What we did next would and should have depended on what Hitler and Stalin did. The fundamental conflict in Europe (and therefore the hinge of the balance of power) was then as it is now the conflict between Germany and Russia over who dominates Eastern and Central Europe. The Franco-German conflict, now neutralised by the EU, was a subsidiary of the Russo-German one, thanks to France’s alliances or attempted alliances with Moscow, and Germany’s wish to fight a war on one front at a time.

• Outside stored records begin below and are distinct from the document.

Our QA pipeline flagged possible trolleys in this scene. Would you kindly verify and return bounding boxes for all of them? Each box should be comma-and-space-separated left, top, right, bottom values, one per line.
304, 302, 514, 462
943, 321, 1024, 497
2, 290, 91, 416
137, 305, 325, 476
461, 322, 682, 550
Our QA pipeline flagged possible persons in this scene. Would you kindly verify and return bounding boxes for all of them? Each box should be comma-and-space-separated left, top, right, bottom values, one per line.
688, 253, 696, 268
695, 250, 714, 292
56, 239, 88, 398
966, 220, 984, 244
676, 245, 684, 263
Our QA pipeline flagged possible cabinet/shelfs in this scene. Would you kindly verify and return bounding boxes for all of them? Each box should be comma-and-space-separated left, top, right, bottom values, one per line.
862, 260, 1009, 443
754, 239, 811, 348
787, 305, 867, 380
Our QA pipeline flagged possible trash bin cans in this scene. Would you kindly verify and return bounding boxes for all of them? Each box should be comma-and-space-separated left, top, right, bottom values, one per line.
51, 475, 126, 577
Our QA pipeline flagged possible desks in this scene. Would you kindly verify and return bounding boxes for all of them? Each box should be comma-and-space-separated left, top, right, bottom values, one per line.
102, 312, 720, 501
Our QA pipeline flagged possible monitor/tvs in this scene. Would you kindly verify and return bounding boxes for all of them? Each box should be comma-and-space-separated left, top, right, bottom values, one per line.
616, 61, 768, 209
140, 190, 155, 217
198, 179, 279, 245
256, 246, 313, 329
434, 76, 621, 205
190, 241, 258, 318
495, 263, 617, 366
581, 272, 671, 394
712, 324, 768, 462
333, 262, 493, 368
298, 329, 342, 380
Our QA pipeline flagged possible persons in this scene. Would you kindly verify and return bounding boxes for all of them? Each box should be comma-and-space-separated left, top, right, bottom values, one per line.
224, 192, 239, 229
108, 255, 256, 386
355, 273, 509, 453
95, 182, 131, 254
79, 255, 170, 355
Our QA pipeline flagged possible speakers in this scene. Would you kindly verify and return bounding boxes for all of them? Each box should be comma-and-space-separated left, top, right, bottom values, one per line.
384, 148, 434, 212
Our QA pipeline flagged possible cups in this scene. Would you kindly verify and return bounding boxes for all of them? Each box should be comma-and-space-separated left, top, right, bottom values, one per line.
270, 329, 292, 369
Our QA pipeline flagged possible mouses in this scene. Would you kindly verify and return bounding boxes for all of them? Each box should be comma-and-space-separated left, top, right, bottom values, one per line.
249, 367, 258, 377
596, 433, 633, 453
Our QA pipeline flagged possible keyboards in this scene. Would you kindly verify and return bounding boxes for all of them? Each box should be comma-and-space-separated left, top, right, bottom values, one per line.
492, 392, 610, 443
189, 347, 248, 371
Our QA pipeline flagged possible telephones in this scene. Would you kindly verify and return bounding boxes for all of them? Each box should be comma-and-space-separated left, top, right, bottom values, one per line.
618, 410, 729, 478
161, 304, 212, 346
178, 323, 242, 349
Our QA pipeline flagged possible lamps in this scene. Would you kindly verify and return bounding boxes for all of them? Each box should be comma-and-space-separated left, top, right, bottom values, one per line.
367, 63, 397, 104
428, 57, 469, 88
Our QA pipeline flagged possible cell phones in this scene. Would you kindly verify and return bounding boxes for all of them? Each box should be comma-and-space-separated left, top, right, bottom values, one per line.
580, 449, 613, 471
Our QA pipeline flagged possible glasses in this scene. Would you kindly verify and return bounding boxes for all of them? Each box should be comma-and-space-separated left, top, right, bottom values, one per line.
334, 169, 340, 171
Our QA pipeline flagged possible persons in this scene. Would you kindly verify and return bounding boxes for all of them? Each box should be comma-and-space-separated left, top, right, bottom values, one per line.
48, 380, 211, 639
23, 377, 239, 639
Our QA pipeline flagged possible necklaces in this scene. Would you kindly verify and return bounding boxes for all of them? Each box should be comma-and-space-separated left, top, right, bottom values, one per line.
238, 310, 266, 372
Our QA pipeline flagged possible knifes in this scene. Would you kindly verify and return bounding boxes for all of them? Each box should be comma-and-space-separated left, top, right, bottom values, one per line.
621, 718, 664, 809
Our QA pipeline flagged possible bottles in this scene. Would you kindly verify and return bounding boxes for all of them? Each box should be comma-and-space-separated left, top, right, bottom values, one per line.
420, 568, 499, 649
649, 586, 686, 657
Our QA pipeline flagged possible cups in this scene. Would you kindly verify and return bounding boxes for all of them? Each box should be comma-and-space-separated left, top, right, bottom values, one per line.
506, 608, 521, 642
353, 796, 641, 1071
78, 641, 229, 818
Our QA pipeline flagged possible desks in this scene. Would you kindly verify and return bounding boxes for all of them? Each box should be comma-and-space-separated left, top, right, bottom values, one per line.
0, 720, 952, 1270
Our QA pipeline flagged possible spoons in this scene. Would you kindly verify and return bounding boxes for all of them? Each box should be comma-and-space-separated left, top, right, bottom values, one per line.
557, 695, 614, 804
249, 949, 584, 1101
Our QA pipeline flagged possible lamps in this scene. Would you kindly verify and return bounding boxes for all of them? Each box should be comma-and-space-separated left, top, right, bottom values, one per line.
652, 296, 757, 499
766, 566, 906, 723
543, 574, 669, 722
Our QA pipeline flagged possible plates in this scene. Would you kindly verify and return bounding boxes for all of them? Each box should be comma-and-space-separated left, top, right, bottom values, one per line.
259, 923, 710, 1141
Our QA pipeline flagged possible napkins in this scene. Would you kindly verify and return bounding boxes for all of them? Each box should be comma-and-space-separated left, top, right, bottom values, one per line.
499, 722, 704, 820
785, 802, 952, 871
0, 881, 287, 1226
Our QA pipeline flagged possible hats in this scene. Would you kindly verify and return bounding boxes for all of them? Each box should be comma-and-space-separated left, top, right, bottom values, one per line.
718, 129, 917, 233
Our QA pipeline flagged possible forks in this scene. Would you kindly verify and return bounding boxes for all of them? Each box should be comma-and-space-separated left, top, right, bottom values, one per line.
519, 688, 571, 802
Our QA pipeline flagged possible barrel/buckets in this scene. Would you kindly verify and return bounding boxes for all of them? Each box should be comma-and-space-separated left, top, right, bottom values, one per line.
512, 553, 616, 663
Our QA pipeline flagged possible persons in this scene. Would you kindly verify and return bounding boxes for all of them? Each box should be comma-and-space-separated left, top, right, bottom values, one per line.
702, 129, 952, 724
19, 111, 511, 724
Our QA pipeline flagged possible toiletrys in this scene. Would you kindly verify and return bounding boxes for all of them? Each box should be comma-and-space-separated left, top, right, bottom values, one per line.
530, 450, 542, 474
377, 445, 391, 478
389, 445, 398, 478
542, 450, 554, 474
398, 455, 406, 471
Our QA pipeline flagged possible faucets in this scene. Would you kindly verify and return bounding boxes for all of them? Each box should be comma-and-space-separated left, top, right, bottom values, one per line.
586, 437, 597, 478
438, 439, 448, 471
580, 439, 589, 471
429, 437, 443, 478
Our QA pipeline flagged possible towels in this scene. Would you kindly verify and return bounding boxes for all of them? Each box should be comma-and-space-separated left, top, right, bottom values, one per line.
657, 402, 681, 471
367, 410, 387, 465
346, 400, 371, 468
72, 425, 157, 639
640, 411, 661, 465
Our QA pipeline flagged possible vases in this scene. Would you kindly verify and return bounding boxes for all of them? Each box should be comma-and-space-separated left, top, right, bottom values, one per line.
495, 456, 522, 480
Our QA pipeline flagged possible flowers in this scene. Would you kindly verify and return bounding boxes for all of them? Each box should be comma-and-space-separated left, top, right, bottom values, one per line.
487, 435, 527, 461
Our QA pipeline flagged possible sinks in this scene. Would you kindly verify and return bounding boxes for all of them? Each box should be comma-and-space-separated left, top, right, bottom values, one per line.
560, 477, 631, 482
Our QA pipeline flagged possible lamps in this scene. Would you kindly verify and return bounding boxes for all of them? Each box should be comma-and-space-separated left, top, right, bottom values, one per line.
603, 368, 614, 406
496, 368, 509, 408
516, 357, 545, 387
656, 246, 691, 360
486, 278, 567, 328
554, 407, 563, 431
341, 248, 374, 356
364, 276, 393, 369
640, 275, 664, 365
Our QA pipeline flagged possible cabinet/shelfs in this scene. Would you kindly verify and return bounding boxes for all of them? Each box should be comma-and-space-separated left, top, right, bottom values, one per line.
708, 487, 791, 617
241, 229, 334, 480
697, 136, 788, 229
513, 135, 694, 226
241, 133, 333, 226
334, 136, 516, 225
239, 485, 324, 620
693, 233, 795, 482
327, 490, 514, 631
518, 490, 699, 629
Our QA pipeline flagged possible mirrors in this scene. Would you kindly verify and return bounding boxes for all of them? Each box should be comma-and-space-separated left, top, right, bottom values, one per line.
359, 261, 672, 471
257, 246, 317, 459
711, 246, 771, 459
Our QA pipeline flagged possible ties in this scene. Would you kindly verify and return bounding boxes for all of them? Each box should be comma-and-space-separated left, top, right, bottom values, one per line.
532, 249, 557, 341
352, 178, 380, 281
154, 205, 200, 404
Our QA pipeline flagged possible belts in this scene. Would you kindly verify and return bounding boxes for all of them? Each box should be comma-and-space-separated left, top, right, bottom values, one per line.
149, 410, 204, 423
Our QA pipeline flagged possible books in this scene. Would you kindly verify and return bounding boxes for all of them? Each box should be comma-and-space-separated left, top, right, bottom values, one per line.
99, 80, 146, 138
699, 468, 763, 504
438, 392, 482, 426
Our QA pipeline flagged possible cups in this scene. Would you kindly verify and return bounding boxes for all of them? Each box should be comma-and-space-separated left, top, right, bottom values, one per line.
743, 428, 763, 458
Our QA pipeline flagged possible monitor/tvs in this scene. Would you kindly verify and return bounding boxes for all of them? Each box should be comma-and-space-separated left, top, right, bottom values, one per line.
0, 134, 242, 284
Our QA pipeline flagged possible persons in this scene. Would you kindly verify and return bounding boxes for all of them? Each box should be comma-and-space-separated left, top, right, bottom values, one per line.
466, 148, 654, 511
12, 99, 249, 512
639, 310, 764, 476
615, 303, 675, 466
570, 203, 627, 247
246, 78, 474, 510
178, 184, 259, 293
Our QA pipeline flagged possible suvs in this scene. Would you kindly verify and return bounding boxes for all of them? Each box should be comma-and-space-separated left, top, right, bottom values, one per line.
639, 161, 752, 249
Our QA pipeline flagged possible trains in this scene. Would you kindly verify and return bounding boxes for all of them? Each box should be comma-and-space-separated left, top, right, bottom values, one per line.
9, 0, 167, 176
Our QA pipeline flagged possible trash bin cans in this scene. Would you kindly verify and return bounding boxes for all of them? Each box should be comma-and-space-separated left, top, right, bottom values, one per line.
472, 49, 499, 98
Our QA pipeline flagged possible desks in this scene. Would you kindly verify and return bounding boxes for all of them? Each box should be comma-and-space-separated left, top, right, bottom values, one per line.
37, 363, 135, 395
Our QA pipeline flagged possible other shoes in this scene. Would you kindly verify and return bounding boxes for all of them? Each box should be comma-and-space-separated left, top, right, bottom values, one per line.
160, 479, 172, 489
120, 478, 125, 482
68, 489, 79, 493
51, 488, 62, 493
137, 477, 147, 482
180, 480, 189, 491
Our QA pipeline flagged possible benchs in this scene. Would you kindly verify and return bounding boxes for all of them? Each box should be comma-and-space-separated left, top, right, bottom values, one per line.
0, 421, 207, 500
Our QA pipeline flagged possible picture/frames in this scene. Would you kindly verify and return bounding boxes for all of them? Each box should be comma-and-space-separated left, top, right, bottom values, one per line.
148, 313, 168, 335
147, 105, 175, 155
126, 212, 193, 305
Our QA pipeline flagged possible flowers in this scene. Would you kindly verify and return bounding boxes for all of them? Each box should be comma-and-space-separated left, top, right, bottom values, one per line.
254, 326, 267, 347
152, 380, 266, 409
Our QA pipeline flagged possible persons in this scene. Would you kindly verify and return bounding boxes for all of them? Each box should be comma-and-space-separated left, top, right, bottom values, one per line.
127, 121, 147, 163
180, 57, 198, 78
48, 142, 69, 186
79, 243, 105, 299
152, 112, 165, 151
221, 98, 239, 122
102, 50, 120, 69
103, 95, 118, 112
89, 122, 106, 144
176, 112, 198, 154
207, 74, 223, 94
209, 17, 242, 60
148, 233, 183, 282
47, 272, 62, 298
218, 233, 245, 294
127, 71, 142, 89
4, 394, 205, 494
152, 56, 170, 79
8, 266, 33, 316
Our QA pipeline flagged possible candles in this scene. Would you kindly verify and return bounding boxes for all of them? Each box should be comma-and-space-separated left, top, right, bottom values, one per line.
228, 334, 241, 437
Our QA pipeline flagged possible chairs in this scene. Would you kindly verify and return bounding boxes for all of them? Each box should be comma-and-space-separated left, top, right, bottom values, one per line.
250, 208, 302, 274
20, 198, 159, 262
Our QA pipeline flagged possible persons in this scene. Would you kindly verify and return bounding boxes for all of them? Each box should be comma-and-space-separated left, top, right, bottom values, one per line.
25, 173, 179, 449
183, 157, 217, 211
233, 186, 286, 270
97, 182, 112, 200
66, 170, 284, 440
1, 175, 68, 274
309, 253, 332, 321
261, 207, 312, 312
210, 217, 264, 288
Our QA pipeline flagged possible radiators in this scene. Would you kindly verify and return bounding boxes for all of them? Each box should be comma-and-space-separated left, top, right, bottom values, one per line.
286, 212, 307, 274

Britain’s guarantee to Poland in April 1939 was mistaken (in that Britain had no interest in preventing the cession of Danzig to Germany, a demand a good deal more reasonable and justified than Hitler’s demand for the Sudetenland) ), and in that our action’s main effect was to encourage intransigence on the part of Colonel Jozef Beck, the Polish Foreign Minister, so preventing a negotiated compromise between Poland and Germany, who were in fact allies bound by a treaty at that stage.
That Britain’s guarantee to Poland in April 1939 was dishonest, in that we knew when we made it that we had no intention of taking any material action to enforce it, and that we couldn’t have done if we had wanted to, as our armed forces (on the modernisation of which we had nearly bankrupted ourselves by 1938) were designed to defend the Empire overseas, and our home islands - but not equipped or configured for a continental land war. We also knew that the Germans were fully aware of our military weakness, in continental land forces, and likewise did not take our guarantee seriously.
Similar criticisms apply to France which, though it maintained a large land army, was also configured, prepared, equipped and trained for a defensive rather than an offensive war (and, as it happened, not very well-prepared even for that, as it had neglected to complete the Maginot line in the most crucial sector, along the Belgian frontier - a route of attack which would hardly have been a surprise to any French general or politician).
Whatever view either country might have taken in April 1939, by the way, it was utterly transformed by the Stalin-Hitler Pact, which (by giving Germany free land-based access to raw materials and fuel from the USSR), instantly negated one of Britain’s most powerful weapons, which had effectively won the war for us in 1914, the threat of naval blockade.
All I ask is that people think. Silly misrepesentation is the reflex of the person who does not wish to think, and so seeks to pretend that I am saying something quite different from what I am actually saying.